Truly, the news that seditious pasquinades had been found on the doors of the University not only took away the appetite from many and disturbed the digestion of others, but it even rendered the phlegmatic Chinese uneasy, so that they no longer dared to sit in their shops with one leg drawn up as usual, from fear of losing time in extending it in order to put themselves into flight.  At eight o’clock in the morning, although the sun continued on its course and his Excellency, the Captain-General, did not appear at the head of his victorious cohorts, still the excitement had increased.  The friars who were accustomed to frequent Quiroga’s bazaar did not put in their appearance, and this symptom presaged terrific cataclysms.  If the sun had risen a square and the saints appeared only in pantaloons, Quiroga would not have been so greatly alarmed, for he would have taken the sun for a gaming-table and the sacred images for gamblers who had lost their camisas, but for the friars not to come, precisely when some novelties had just arrived for them!

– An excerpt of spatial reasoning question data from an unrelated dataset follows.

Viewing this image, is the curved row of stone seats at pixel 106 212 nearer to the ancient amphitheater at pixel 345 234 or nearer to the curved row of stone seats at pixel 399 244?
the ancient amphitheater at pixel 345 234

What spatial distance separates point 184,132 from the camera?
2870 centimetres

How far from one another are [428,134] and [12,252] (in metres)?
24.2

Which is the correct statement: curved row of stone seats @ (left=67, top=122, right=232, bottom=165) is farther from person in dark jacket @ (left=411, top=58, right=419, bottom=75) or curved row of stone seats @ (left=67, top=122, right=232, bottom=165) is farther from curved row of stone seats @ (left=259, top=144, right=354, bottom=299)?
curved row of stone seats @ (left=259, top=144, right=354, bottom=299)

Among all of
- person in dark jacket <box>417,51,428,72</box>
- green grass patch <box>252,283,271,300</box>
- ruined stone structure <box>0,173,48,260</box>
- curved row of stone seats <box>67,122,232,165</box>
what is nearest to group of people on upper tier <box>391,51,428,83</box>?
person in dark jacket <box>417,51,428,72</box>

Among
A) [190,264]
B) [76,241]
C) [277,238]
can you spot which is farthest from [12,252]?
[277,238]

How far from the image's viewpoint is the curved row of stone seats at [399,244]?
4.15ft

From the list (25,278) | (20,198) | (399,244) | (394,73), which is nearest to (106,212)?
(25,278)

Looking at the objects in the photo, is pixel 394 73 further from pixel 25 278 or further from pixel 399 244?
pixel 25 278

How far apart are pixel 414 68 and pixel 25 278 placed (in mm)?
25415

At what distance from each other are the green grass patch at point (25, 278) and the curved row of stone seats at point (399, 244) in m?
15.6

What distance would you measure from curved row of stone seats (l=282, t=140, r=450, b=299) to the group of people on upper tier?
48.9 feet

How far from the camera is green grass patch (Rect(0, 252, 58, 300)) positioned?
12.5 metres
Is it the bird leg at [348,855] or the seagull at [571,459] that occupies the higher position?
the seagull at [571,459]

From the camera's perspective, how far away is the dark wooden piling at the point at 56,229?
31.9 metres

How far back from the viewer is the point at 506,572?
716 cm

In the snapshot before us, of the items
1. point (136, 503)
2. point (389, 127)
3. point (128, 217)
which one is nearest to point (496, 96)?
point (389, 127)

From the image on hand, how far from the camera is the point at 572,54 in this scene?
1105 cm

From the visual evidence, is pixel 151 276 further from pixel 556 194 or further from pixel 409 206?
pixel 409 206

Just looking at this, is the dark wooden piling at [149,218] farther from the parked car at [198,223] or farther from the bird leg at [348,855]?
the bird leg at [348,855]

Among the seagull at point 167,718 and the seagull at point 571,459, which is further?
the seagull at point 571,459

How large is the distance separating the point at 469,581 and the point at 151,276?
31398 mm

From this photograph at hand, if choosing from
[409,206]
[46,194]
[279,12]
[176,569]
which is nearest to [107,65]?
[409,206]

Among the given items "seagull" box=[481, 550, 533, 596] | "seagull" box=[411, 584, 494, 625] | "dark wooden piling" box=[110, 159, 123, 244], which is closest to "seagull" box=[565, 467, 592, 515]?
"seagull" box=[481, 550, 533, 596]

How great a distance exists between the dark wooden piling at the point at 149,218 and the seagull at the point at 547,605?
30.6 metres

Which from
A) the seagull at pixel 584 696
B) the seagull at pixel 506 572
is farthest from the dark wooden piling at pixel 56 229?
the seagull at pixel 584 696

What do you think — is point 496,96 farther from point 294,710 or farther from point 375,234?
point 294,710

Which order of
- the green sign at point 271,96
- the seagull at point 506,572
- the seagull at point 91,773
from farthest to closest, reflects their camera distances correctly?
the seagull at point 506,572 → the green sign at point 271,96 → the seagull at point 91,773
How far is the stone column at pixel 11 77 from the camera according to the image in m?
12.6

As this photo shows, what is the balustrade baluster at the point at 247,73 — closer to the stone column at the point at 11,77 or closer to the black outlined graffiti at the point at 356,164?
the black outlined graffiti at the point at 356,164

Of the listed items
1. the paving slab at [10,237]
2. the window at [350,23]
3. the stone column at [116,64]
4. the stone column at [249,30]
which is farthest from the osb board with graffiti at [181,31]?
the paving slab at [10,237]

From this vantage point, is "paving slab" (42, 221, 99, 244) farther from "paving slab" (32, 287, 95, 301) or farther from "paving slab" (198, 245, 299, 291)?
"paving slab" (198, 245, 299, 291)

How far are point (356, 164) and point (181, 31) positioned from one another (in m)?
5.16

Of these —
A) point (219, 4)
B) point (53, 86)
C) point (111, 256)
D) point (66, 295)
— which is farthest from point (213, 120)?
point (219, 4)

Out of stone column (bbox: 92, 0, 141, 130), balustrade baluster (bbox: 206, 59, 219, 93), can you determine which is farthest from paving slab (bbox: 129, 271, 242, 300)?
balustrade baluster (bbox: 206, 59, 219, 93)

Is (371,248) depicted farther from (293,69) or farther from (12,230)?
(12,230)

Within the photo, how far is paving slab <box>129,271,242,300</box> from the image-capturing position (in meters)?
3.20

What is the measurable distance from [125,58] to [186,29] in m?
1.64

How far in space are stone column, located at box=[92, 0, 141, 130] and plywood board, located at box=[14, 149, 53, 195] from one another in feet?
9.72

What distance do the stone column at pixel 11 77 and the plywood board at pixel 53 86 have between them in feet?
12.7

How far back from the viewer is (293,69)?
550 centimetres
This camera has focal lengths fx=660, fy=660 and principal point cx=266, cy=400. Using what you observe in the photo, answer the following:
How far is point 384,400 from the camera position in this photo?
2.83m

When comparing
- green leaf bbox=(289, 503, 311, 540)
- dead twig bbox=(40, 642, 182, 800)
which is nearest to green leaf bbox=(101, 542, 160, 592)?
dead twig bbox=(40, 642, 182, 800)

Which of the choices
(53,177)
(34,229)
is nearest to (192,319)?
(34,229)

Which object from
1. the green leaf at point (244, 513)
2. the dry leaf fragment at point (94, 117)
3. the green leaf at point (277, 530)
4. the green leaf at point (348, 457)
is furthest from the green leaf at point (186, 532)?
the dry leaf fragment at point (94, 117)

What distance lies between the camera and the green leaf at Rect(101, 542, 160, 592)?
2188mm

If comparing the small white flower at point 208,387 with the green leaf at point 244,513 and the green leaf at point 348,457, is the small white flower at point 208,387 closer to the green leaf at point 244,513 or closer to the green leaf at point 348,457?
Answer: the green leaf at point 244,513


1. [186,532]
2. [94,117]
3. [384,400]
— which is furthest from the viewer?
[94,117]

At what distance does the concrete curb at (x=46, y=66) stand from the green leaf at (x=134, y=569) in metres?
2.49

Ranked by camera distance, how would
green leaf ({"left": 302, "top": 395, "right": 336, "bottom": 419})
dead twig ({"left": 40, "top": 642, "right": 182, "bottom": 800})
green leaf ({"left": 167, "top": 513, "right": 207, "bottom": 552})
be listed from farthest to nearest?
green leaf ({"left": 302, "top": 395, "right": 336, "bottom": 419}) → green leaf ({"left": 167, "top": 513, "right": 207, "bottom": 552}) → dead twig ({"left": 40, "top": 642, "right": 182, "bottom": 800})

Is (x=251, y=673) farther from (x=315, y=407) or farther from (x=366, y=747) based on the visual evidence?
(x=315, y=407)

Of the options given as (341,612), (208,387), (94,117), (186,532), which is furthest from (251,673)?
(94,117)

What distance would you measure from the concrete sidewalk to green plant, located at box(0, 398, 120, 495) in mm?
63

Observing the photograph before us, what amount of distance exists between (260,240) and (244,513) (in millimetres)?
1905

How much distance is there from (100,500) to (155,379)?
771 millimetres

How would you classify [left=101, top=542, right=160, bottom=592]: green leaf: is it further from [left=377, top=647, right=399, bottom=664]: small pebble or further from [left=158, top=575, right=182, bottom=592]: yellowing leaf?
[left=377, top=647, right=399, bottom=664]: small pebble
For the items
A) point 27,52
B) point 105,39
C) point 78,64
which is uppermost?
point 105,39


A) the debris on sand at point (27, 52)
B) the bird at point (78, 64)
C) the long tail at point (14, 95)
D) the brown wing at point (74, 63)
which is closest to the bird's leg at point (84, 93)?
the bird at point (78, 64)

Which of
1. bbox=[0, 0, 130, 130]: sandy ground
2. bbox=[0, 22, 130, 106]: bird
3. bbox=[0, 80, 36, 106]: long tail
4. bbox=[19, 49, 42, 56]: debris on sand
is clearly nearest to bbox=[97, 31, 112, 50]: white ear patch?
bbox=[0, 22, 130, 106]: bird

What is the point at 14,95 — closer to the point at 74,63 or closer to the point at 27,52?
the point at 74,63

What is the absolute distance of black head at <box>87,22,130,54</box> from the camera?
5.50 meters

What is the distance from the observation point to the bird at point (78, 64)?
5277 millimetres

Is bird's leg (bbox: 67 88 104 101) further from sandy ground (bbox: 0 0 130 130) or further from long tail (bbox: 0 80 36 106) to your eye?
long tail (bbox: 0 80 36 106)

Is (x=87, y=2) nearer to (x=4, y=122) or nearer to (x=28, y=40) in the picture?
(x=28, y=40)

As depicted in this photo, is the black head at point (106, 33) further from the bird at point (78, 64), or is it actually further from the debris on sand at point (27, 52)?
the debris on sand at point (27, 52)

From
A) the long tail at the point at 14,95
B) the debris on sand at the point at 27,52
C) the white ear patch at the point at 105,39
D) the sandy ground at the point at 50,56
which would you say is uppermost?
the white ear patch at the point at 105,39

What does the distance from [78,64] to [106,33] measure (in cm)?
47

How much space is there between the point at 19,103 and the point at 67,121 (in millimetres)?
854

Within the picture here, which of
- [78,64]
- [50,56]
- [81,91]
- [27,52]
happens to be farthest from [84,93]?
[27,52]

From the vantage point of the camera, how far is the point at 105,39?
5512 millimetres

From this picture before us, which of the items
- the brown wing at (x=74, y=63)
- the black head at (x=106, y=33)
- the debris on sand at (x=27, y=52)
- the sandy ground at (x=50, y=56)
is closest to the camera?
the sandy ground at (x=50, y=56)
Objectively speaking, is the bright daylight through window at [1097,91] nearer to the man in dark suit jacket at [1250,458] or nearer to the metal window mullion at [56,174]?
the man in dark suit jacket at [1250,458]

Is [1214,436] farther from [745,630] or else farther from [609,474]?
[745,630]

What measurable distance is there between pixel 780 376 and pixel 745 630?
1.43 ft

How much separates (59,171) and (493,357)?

By means of a provincial friend of his, Quiroga forbade entrance into his gaming-houses to every Indian who was not an old acquaintance, as the future Chinese consul feared that they might get possession of the sums that the wretches lost there.  After arranging his bazaar in such a way that he could close it quickly in case of need, he had a policeman accompany him for the short distance that separated his house from Simoun’s.  Quiroga thought this occasion the most propitious for making use of the rifles and cartridges that he had in his warehouse, in the way the jeweler had pointed out; so that on the following days there would be searches made, and then—how many prisoners, how many terrified people would give up their savings! It was the game of the old carbineers, in slipping contraband cigars and tobacco-leaves under a house, in order to pretend a search and force the unfortunate owner to bribery or fines, only now the art had been perfected and, the tobacco monopoly abolished, resort was had to the prohibited arms.